Enhanced Tight Junction Expression and Recovered Intestinal Barrier Function Induced by Pioglitazone
Pathological injury in mouse colorectum was independently examined by experienced pathologists. H&E staining (magnification 100×) of colorectum tissues from 3 mice in each group was conducted on day 7 (Fig. 5a). Within intestinal samples from mice in each group, expressions of claudin-5 and ZO-1 were significantly downregulated in the intestines of DSS-treated mice, whereas the expression levels of them were dramatically elevated in the intestines of the pioglitazone preventive group (Fig. 5b).
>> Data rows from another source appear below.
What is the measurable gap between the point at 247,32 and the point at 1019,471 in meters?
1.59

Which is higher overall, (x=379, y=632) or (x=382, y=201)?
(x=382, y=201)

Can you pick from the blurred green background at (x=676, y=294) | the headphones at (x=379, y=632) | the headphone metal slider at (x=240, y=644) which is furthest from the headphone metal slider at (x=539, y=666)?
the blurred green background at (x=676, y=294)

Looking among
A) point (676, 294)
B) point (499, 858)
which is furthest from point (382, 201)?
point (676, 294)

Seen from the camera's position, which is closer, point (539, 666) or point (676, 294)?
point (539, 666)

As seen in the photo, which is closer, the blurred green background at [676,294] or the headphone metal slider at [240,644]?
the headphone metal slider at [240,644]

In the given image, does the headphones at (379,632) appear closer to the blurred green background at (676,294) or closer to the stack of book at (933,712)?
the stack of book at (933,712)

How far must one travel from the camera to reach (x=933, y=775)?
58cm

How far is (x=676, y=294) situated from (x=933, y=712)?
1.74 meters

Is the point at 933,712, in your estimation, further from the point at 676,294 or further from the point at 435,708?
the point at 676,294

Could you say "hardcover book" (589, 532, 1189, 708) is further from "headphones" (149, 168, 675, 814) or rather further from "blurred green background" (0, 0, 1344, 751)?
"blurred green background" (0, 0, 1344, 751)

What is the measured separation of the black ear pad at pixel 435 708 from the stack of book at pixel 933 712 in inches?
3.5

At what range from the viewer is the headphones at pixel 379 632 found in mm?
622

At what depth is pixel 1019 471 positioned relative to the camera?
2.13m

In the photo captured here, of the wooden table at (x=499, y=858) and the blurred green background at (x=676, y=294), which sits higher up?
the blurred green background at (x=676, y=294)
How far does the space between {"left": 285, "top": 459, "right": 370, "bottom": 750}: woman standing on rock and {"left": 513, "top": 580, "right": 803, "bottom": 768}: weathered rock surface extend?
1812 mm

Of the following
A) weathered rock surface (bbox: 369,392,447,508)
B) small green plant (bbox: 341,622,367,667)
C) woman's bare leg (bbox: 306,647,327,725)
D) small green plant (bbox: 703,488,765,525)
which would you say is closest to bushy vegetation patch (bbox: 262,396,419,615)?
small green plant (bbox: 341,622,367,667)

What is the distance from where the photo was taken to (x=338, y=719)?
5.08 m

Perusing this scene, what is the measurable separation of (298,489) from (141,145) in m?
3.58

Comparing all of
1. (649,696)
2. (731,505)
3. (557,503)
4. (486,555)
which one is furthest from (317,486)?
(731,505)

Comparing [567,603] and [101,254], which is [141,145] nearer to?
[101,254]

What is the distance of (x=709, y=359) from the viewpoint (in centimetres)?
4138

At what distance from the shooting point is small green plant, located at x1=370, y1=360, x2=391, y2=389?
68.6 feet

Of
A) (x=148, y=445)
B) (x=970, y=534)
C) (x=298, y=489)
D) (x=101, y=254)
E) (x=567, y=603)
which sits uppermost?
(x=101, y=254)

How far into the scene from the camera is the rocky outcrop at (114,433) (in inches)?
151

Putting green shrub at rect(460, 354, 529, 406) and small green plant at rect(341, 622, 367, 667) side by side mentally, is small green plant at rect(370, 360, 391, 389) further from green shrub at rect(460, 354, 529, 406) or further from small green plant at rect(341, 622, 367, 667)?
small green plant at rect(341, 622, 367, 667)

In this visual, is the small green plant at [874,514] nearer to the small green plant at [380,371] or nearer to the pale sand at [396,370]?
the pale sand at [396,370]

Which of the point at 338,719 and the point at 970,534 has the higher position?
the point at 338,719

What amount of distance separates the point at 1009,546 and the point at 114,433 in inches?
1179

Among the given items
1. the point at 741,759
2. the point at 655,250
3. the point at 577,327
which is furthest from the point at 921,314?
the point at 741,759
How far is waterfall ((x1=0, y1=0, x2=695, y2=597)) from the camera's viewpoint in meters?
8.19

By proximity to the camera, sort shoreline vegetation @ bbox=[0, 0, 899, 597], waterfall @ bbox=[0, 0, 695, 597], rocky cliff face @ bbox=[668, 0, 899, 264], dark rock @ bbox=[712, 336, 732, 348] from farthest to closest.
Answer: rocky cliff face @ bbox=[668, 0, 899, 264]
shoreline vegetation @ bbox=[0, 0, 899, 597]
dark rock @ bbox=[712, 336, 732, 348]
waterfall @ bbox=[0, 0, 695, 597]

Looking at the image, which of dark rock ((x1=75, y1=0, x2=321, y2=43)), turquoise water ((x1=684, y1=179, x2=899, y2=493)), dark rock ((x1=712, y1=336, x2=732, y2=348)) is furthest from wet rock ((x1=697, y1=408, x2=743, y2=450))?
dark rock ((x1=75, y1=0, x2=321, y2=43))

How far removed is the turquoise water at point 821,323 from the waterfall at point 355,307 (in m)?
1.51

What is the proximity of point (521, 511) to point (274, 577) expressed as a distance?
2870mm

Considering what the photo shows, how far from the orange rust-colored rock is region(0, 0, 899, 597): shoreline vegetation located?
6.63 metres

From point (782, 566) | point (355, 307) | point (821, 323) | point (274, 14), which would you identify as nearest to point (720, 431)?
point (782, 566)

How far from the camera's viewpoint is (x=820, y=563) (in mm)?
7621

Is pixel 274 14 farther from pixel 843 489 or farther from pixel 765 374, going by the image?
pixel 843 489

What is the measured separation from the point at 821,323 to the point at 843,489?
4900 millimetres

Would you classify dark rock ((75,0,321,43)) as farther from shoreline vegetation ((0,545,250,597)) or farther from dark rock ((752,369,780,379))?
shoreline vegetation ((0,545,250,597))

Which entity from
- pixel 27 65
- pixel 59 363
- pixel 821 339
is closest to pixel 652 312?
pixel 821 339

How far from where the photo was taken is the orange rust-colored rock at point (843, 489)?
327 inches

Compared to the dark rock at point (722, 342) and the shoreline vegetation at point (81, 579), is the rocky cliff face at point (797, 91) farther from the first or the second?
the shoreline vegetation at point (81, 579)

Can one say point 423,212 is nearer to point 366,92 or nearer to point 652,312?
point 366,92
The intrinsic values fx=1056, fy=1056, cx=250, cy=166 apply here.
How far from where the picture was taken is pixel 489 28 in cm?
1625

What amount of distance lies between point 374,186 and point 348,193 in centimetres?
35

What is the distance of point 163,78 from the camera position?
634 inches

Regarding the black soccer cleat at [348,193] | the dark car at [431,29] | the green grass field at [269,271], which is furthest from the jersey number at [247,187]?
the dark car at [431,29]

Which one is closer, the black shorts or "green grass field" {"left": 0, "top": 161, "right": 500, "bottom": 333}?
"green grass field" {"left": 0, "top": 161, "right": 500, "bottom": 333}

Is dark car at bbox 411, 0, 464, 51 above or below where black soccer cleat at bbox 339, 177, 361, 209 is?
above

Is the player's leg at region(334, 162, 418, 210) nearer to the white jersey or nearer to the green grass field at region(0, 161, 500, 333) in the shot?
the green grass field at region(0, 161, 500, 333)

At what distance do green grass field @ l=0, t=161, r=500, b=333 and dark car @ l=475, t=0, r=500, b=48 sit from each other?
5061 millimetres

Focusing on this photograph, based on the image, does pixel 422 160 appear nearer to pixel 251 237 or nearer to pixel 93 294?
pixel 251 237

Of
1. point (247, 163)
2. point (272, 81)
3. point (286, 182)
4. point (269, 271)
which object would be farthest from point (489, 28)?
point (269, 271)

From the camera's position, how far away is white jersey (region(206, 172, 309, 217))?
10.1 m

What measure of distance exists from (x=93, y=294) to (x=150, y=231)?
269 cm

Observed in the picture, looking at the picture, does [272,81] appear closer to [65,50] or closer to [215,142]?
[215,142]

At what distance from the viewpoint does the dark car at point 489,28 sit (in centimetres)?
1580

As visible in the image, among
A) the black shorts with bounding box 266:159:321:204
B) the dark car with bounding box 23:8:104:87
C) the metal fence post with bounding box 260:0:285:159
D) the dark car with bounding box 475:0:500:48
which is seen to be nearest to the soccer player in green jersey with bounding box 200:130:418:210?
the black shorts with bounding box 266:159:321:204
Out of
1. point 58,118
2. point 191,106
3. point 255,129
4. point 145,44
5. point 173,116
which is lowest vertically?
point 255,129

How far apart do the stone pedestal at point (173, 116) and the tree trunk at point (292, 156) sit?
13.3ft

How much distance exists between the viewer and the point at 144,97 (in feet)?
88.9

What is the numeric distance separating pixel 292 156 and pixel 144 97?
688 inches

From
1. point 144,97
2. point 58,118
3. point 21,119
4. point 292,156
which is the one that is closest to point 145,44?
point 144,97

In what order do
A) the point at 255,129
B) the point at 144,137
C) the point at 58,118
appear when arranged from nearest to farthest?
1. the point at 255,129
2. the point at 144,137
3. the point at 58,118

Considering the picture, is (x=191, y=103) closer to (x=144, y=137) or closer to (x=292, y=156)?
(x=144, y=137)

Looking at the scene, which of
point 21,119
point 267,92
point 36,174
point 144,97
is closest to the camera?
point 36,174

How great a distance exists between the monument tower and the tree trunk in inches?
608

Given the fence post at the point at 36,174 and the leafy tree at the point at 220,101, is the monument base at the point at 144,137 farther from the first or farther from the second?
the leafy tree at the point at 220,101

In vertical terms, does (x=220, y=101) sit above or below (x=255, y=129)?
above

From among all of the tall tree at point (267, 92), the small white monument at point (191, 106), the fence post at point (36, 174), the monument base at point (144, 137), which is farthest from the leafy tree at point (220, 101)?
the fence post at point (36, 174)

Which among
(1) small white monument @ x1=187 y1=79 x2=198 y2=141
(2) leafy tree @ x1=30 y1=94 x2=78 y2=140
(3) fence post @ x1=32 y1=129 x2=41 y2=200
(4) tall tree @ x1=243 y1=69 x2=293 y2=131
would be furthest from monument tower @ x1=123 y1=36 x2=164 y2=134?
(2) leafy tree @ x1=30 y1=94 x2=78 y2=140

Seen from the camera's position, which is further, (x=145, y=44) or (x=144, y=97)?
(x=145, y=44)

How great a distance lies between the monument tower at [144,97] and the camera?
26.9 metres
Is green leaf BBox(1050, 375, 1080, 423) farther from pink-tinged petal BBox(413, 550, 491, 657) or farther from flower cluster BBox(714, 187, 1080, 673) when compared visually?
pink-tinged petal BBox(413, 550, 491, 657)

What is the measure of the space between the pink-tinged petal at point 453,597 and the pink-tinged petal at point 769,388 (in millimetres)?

Pioglitazone-alleviated tissue injury was histologically evident by increasing the expression of ZO-1 and claudin-5. a H&E staining of a section obtained from the distal colons of CON + Veh, DSS + Veh, and DSS + PIO mice on day 7. b Colonic lysates of CON + Veh, DSS + Veh, and DSS + PIO (day 7, day 14, and day 21) group mice were analyzed by immunoblotting with ZO-1 and claudin5 antibodies, respectively. Each lane represents one mouse.
Pioglitazone Reduces Mechanical Hypersensitivity in Colitis Mice
Pioglitazone-treated mice showed decreased mechanically hypersensitivity and gradual recovery of inflammation during 2 weeks post-DSS discontinuation (Fig. 6a). Less activated microglia and astrocytes in spinal dorsal cord could also be observed in pioglitazone-treated mice compared with DSS-treated mice, which were consistent with protein level changes of Iba1 and GFAP in the spinal dorsal cord (Fig. 6b, c). Western blot analysis of spinal dorsal cord also showed that pioglitazone treatment remarkably decreased the levels of TNF-α and IL-6 (Fig. 6c). Further analysis showed that phosphorylation of NR2B was notably suppressed after pioglitazone intervention, which was in accordance with the findings of pain-related behaviors (Fig. 6d).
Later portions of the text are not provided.